LISTSERV 16.5 - XROOTD-L Archives

Subscriber's Corner
Email Lists
XROOTD-L Archives

XROOTD-L@LISTSERV.SLAC.STANFORD.EDU

View:

Message:
[
First
Last
]
By Topic:
[
First
Last
]
By Author:
[
First
Last
]
Font:
Proportional Font
		LISTSERV Archives
		XROOTD-L Home
		XROOTD-L September 2004
Subject:
Re: xrootd/data management use cases from last year's Lyon workshop
From:
Peter Elmer <[log in to unmask]>
Date:
10 Sep 2004 13:59:41 +0200Fri, 10 Sep 2004 13:59:41 +0200
Content-Type:
text/plain
Parts/Attachments:
text/plain (368 lines)
  Hi Artem,

On Thu, Sep 09, 2004 at 05:48:47PM -0700, Artem Trunov wrote:
> > > Admin should be able to turn on debugging remotely, i.e via a call to the
> > >   server.
> >
> >   Since the server can be restarted easily without crashing the clients,
> > the server could also be restarted with extra options in the config file.
> > I don't feel strongly that this has to be possible via the adminstrative
> > interface and don't even know how easy it would be to add this. Andy?
> 
> Config files are tailor controled, which means you have to run tailor or
> wait for tailor scheduled run to update the config, and then restart.
> Seems like a hassle otherwise drop this use case.

  [Note for non-slac people: tailor/taylor is a slac-custom system for 
distributing config files and software to machines they maintain.]

  I don't feel strongly about it. Andy should comment, though. I can perhaps
see that being able to turn on debugging in-situ without restarting the
server might have some value in some particular (theoretical) situation where 
the server has begun to behave strangely.

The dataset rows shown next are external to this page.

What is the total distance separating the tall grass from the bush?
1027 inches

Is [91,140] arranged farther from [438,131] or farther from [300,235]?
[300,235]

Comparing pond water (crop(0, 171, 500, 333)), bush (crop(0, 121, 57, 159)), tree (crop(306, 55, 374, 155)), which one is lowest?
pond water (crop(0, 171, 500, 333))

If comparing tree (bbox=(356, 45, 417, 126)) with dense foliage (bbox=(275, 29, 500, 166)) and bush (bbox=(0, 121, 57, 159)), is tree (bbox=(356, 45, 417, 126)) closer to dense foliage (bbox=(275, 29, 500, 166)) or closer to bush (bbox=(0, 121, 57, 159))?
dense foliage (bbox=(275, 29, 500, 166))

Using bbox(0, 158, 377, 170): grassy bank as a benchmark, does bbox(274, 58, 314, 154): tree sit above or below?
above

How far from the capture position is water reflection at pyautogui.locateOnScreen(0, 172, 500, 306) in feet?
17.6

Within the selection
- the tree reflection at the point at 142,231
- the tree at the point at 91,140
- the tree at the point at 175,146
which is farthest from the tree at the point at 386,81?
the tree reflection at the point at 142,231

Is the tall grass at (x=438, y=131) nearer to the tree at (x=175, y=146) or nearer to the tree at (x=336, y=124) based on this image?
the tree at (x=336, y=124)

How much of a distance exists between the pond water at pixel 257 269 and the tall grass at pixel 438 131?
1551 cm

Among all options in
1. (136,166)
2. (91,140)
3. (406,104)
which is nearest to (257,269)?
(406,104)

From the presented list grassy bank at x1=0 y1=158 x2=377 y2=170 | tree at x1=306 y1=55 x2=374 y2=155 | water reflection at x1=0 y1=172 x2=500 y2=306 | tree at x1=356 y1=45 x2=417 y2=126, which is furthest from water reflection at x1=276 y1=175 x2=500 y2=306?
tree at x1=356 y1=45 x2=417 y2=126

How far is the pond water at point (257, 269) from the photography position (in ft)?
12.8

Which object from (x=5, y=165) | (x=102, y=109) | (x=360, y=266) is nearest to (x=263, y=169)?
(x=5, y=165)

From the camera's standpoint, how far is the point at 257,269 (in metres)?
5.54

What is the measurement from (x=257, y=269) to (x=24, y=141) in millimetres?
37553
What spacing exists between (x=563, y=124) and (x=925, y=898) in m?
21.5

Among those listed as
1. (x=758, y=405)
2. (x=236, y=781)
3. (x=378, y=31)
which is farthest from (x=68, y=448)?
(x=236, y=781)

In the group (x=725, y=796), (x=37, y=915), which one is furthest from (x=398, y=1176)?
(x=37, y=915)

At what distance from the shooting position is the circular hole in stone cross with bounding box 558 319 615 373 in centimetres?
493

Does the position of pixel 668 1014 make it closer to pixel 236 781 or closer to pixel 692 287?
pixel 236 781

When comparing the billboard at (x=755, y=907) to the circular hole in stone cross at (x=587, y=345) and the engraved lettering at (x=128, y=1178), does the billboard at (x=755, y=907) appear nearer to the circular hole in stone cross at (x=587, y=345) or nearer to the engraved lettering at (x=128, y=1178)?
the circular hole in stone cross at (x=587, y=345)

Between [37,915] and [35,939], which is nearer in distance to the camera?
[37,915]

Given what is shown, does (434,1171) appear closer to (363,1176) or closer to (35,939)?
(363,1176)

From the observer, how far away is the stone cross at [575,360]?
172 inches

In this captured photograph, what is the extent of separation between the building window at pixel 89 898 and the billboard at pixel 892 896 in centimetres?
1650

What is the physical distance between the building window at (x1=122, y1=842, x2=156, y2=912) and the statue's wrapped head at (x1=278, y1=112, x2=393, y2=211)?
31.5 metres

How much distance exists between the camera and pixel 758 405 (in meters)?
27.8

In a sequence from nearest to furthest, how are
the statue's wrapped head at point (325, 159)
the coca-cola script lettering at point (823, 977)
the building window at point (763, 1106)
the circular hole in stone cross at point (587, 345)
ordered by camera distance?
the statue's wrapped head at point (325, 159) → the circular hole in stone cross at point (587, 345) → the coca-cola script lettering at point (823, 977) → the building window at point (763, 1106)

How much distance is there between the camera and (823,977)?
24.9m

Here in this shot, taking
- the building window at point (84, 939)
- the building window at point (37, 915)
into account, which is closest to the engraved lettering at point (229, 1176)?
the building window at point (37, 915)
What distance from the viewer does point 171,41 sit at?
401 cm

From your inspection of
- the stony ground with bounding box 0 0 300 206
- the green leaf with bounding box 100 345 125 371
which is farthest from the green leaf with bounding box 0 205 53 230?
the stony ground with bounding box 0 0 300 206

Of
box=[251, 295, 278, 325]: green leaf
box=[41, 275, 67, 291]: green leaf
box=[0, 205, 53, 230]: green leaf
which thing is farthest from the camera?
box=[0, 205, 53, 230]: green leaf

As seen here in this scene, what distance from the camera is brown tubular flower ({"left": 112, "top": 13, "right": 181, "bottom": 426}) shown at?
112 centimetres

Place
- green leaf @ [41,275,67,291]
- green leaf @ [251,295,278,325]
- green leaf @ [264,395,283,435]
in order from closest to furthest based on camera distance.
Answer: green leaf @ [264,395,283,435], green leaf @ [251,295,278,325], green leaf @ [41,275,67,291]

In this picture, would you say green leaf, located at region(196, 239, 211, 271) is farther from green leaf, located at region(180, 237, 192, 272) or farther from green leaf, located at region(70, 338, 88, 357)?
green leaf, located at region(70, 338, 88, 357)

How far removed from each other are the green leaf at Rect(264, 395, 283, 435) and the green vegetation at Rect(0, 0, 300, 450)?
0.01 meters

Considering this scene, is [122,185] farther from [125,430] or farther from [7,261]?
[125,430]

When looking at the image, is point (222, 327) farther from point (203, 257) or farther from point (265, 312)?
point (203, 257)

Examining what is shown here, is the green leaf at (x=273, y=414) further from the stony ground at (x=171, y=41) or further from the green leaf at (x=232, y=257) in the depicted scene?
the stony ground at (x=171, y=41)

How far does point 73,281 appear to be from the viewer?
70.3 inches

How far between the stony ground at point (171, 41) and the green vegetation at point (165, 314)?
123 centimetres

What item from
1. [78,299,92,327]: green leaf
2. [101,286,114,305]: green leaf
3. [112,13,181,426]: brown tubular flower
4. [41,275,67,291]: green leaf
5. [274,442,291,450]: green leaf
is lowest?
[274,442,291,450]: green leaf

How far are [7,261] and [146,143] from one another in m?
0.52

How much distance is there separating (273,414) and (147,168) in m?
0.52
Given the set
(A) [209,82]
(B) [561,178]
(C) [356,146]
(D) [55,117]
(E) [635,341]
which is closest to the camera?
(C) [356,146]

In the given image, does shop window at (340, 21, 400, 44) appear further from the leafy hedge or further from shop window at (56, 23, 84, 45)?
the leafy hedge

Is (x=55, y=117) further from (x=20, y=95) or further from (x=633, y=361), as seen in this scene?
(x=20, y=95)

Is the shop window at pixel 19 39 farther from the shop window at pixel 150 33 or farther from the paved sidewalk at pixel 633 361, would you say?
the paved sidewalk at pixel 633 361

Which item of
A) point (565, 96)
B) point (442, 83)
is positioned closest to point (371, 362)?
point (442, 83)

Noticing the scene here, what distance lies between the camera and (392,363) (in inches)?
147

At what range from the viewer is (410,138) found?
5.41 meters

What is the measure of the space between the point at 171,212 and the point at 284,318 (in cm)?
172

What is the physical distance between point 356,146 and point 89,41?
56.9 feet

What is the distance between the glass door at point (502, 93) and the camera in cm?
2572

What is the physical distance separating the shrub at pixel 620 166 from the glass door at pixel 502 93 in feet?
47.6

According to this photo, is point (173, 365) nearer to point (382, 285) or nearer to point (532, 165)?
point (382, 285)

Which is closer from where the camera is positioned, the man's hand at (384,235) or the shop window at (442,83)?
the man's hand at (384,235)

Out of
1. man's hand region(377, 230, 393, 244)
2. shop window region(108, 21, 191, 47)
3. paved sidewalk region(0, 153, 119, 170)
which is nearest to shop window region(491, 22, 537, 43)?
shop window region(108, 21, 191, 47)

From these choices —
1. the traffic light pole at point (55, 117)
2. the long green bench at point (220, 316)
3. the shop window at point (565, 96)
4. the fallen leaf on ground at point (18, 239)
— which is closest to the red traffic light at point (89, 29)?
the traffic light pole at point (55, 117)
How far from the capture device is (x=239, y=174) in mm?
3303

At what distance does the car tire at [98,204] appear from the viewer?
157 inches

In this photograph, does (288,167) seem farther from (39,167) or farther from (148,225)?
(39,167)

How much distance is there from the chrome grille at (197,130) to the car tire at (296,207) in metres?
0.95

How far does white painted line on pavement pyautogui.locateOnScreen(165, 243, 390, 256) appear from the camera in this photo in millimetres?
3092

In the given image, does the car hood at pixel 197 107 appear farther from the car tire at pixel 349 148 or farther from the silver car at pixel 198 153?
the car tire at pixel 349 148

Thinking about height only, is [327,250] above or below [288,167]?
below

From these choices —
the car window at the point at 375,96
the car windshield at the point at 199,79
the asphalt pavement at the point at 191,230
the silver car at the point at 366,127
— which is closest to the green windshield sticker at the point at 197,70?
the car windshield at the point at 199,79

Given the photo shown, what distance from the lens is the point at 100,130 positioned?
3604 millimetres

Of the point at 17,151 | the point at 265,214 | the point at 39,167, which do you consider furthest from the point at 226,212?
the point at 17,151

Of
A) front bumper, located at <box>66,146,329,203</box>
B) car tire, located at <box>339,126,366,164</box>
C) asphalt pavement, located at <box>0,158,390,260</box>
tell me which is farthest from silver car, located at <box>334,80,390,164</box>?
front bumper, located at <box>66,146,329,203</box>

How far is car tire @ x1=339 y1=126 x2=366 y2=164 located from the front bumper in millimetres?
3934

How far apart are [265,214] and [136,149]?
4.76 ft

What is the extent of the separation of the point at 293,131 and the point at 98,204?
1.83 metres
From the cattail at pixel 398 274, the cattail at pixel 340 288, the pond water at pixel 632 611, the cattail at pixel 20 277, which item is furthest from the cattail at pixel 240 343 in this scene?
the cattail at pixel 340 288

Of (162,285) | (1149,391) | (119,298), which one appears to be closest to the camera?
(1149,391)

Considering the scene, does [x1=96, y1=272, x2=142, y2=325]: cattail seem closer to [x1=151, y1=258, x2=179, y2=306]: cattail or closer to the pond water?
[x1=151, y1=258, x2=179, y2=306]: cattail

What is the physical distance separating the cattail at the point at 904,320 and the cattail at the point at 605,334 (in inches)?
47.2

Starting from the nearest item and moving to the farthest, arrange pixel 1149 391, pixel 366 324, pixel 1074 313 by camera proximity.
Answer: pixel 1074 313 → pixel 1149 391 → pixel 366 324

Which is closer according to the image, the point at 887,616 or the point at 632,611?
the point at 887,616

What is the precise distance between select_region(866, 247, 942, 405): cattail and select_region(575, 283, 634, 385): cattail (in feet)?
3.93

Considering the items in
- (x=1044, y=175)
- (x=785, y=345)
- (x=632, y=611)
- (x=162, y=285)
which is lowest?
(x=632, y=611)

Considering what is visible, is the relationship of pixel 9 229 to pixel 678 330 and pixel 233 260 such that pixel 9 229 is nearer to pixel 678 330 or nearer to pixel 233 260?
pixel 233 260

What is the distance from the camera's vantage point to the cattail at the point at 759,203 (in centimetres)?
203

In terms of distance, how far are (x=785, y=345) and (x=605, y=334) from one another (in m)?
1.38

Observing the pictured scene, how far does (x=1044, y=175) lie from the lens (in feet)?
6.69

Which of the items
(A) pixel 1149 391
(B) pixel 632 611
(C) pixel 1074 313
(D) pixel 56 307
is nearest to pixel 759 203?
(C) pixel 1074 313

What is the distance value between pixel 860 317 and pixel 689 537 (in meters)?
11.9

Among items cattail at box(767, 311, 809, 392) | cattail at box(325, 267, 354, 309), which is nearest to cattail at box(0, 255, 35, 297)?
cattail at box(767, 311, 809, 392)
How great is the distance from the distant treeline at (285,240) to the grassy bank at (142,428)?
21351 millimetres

> > > Admin should be able to read server's log file(s) remotely, via a call. Log
> > >   files include main log file, error messages, trace output, pid file.
> >
> >   IIRC, in the original discussion we had about this some of use felt that
> > this would be useful, but overkill, since other tools could be used.
> 
> I think overkill is to use 'ssh' and 'more' to examine up to 48 logs files
> on 40 hosts. (48 is xrootd, olb, mlog, plog, slog, Slog x 8).

  [Note for non-slac people: the mlog/plog/slog/Slog files are all (I think)
associated with the staging system at SLAC and not the xrootd/olbd itself.]

  A couple of things to note:

   o the xrootd system will likely _never_ have access to the staging log
     files (mlog/plog/slog/Slog) so you'll probably have to face this 
     problem in any case. 

   o The adminstrative interface will connect to the xrootd (and not the
     olbd). I don't know if the olbd protocol would support providing _its_
     log file to xrootd, etc. etc.

  The whole thing starts to get rather ugly. In the end you will always have
some other log file (Ganglia?) that you want to look at which is on the
data server itself. This is a general problem so there must be some tool out 
there to harvest or display log files like this. If not presumably one can 
probably make something simple as you have undoubtedly already done.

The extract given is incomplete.